Prompt 1 —
Reproduce the passage of the Church of St Mary text verbatim, starting at "Church. 1865-6, by" and ending at "the apsidal sanctuary.".
Prompt 2 —
According to the Church of St Mary text, which firm built the church?

Text —
Start of Block
Church of St Mary, Fawley, built in 1865-6, by G E Street for Blanche Wroughton of Woolley Park.

Description


Church. 1865-6, by G E Street for Blanche Wroughton of Woolley Park. The builders were Rogers and Booth of Gosport, Hampshire. In a C13 Anglo-French Gothic style.

MATERIALS: squared coursed Bisley Common rubble stone (from Gloucestershire) with dressed window surrounds and buttress quoins. Bath stone elements. The roofs are tiled.

PLAN: entered through a porch to the south, the church has a square nave; at the east end, the chancel has a vestry to the north, and an organ chamber, at the foot of the tower, to the south. Beyond the chancel is the apsidal sanctuary.
End of Block
Given material —
Start of Block
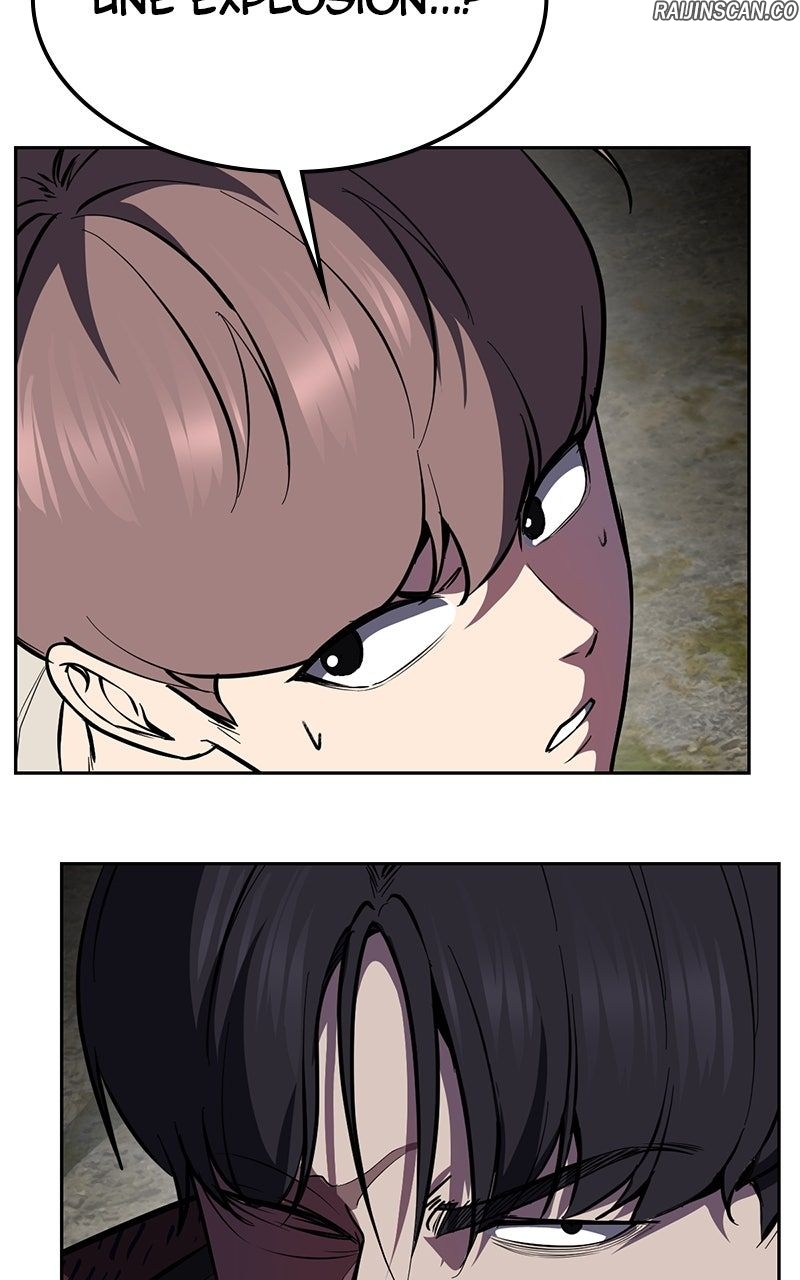 Read The Boy of Death FR Manga Online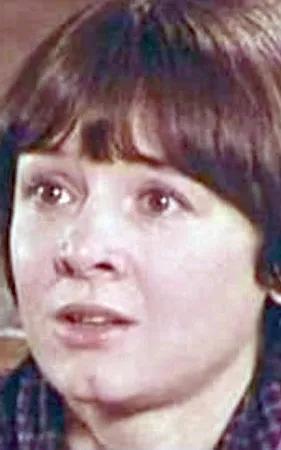 Brigitte Defrance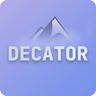 @decator:matrix.org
End of Block
Task response 1 —
Church. 1865-6, by G E Street for Blanche Wroughton of Woolley Park. The builders were Rogers and Booth of Gosport, Hampshire. In a C13 Anglo-French Gothic style.

MATERIALS: squared coursed Bisley Common rubble stone (from Gloucestershire) with dressed window surrounds and buttress quoins. Bath stone elements. The roofs are tiled.

PLAN: entered through a porch to the south, the church has a square nave; at the east end, the chancel has a vestry to the north, and an organ chamber, at the foot of the tower, to the south. Beyond the chancel is the apsidal sanctuary.

Task response 2 —
Rogers and Booth of Gosport, Hampshire.